__Task prompt__. Exact transcript, pictures excluded: write out every record below.
---
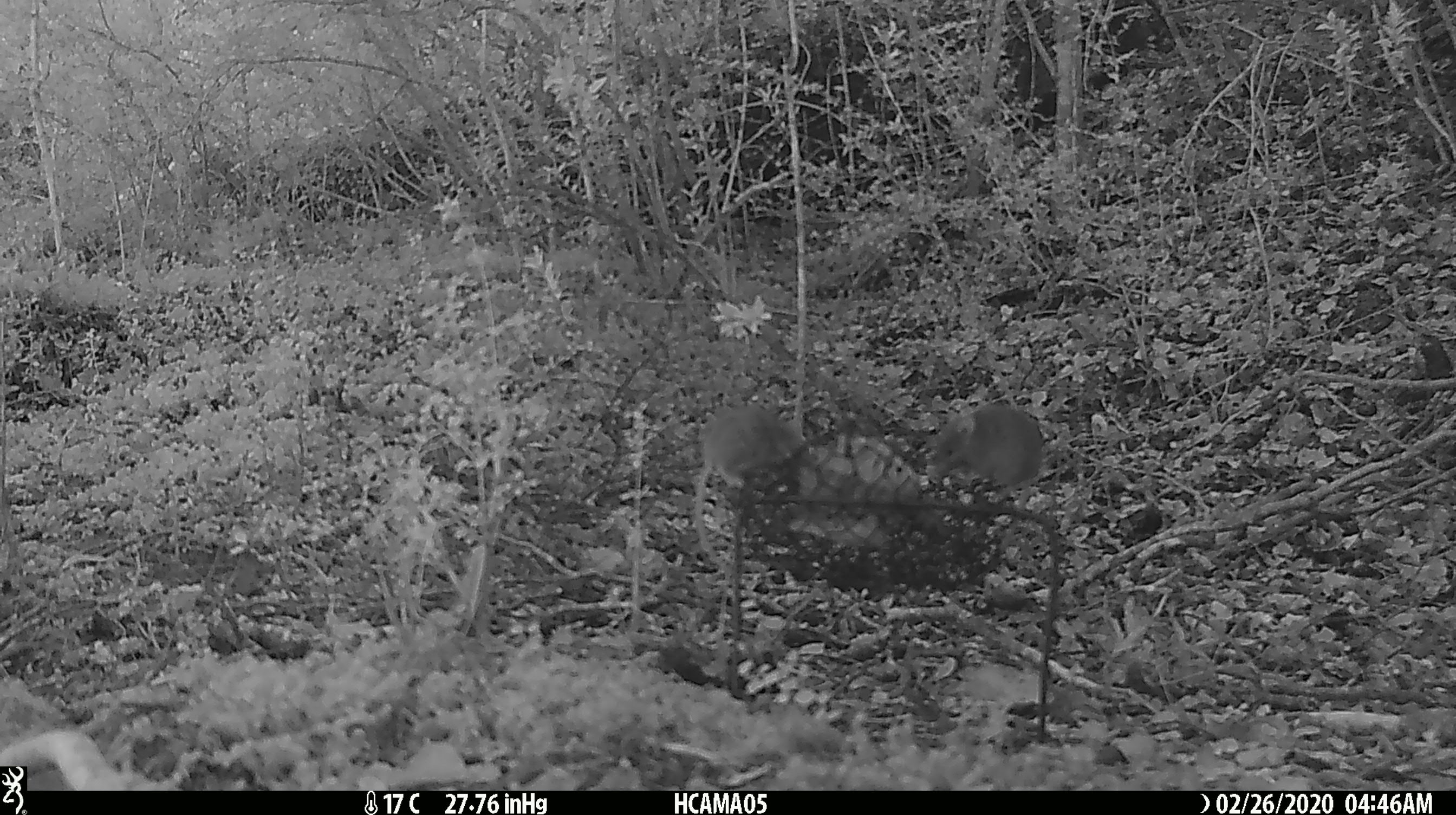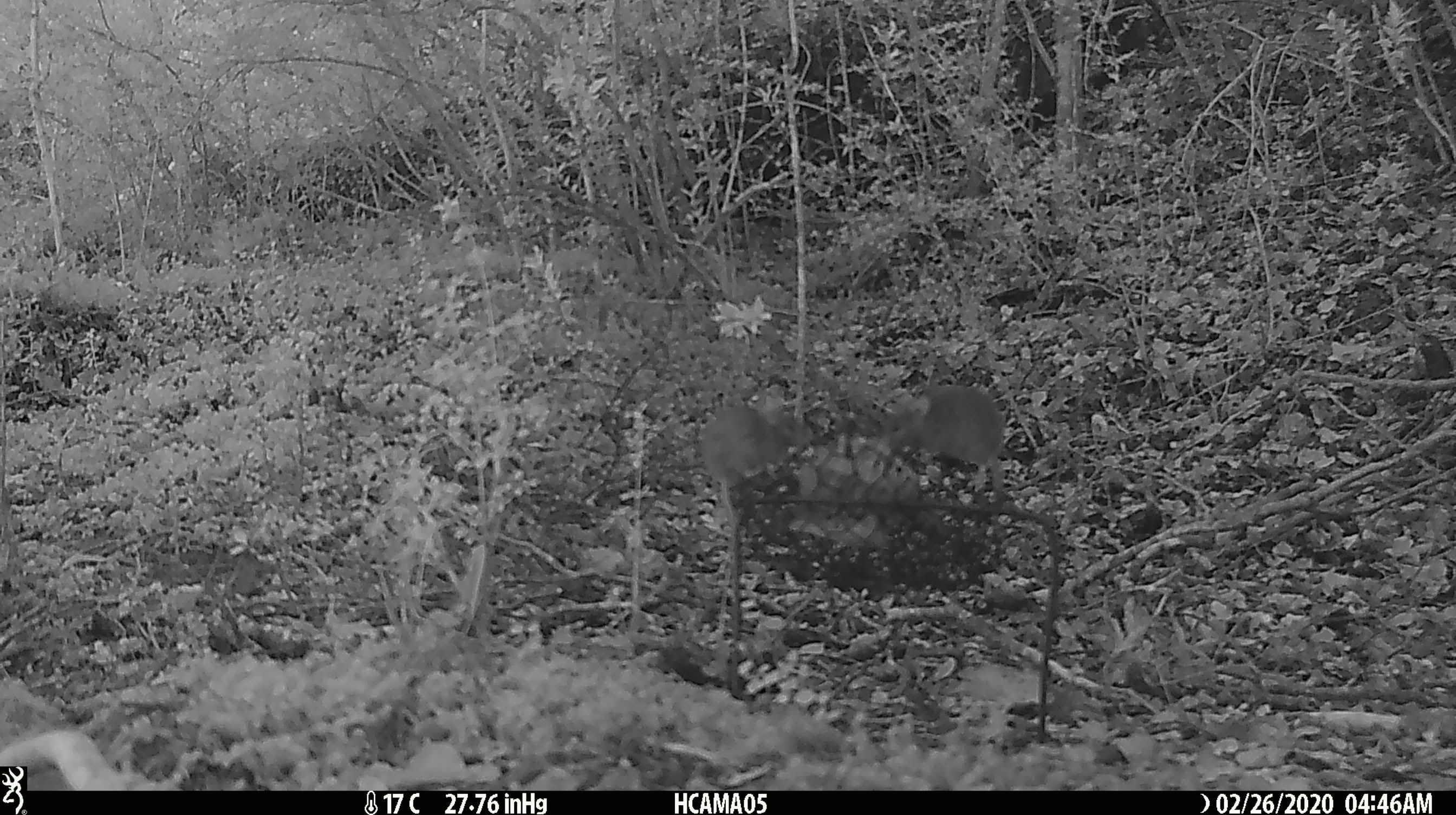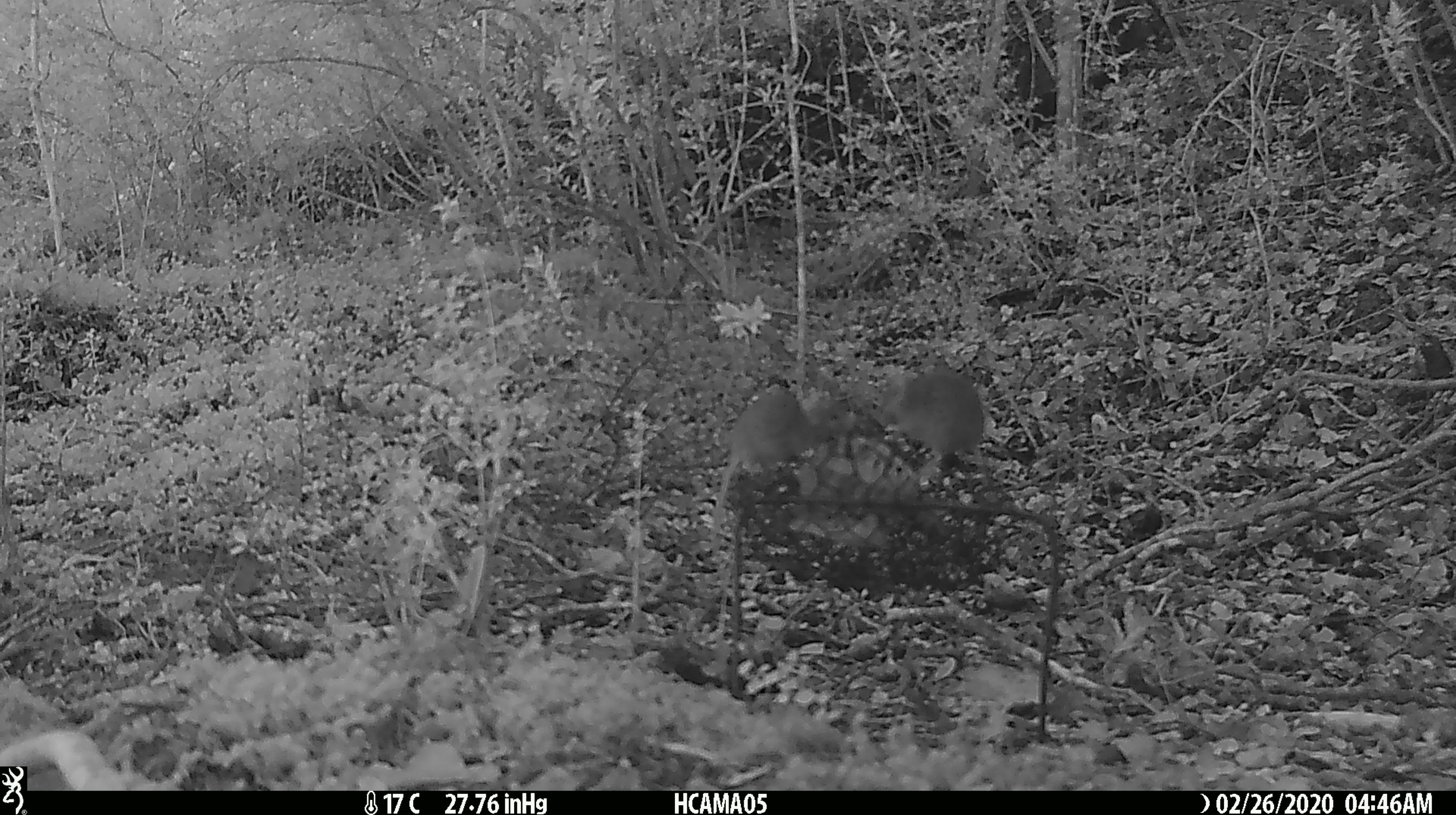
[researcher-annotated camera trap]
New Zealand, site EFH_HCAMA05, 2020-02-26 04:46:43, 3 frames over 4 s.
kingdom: Animalia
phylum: Chordata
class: Mammalia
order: Rodentia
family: Muridae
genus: Mus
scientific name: Mus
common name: mouse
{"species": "mouse (Mus)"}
---
__Exercise output__.
[researcher-annotated camera trap]
New Zealand, site EFH_HCAMA05, 2020-02-26 04:46:43, 3 frames over 4 s.
kingdom: Animalia
phylum: Chordata
class: Mammalia
order: Rodentia
family: Muridae
genus: Mus
scientific name: Mus
common name: mouse
{"species": "mouse (Mus)"}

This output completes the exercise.